Customizing Page State - On a single valued path segment, query parameters should be used to customize the appearance of the page (e.g. show a particular tab as selected and display it’s tabpanel - /america/recipes/apple-pie?cooking-methods=oven). Doing so allows users to share their exact view of a page with others, which is particularly important in information-dense business web applications.
Searching an application - Search result pages come in 2 forms - an empty page with a search box, and a page of results with the search box populated with the search query. It is customary to use the q search parameter as shorthand for query (e.g. /search?q=apple)
Preventing unnavigable path segments - Regarding navigable paths, this does get more difficult to achieve when 1 page actually contains a listing of related children (e.g. an order which lists all products purchased on the page), yet wants to have a sub-page which provides details unique to that parent/child combination (e.g. the shipping status of only one of the product purchased). Such a path structure ends up looking like /orders/12345/items/5, but creating a page at /orders/12345/items just ends up recreating a portion of the parent page’s content. In such a case, the related child identifier should use a query paremeter instead, yielding the url /orders/12345?item=5. In this way, all parts of the path are navigable and the path + query is human readable.

Important Considerations

URLs make up a Cohesive Understandable System

For semantic URLs to be effective, they must be applied as a system to the bulk of an application. This means thinking of the underlying domain model first and how the application will grow before making the application available. The principles of Domain Driven Design (Wikipedia) apply, specifically establishing a Domain Model which uses a Ubiquitous Language that is shared between those who build an application and those who use it. There are many excellent articles online (and books!) to learn about this. Here’s has a good article on how to go about establishing such a Domain Model and Ubiquitous Language (thedomaindrivendesign.io).

URLs are an API Contract

The URL structure of an application must be treated as an API contract, such that breaking changes (changing the URL pattern(s)) are avoided when possible, and when needed (e.g. to align to ubiquitous language changes), the old URL routes are configured to redirect to the appropriate new URLs. Failure to do so will likely frustrate and alienate anyone who has built an integration by crosslinking into your application. Jakob Nielsen wrote about this being one of the top 10 web design mistakes back in 1999…

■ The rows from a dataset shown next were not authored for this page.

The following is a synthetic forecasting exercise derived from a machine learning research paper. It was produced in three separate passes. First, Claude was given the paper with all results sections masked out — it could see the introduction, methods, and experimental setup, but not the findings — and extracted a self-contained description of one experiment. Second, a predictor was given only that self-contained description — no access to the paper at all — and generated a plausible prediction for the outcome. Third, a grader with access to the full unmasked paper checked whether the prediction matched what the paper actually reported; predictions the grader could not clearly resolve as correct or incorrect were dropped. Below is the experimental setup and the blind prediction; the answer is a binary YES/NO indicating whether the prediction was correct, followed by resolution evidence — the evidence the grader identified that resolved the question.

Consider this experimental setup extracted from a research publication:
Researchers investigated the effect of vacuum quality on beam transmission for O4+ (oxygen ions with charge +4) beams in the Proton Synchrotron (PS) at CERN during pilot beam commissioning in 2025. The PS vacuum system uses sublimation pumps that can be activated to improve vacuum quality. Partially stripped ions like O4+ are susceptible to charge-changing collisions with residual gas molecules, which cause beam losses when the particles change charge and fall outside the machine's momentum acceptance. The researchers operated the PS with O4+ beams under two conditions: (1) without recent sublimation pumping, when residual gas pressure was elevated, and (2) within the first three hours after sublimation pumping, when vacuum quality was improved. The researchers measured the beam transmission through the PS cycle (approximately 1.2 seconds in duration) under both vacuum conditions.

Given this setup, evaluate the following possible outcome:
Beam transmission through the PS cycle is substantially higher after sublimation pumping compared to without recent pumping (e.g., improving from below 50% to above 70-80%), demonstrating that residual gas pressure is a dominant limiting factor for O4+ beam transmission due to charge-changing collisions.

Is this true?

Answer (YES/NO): YES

Users of applications expect to be able to share the URL they are currently viewing with others, and have them see the same content and state of the page as they are seeing. Seems simple, but many applications break this fundamental user experience expectation by failing to update the URL when the page state changes. Here are just a few examples:

After searching
After changing the active tab within a page
After opening a modal window within the page
After navigating to an entirely different page - this seems crazy, but it’s all too common in both Single Page Applications (SPAs) and server-generated HTML applications which use postbacks and server-state to track page-state changes.

Wrapping Up

Ensuring the URL structure of a web application is semantic can provide value to your users and increases the overall worth of the application itself. With anything of value, this too requires planning and work. However, in the process of establishing Semantic URLs you’ll be laying the groundwork for more effective application design and development by better understanding the Domain Model and rallying around a single Ubiquitous Language. Maybe they’re not such a lot of work afterall, looking at the potential payout?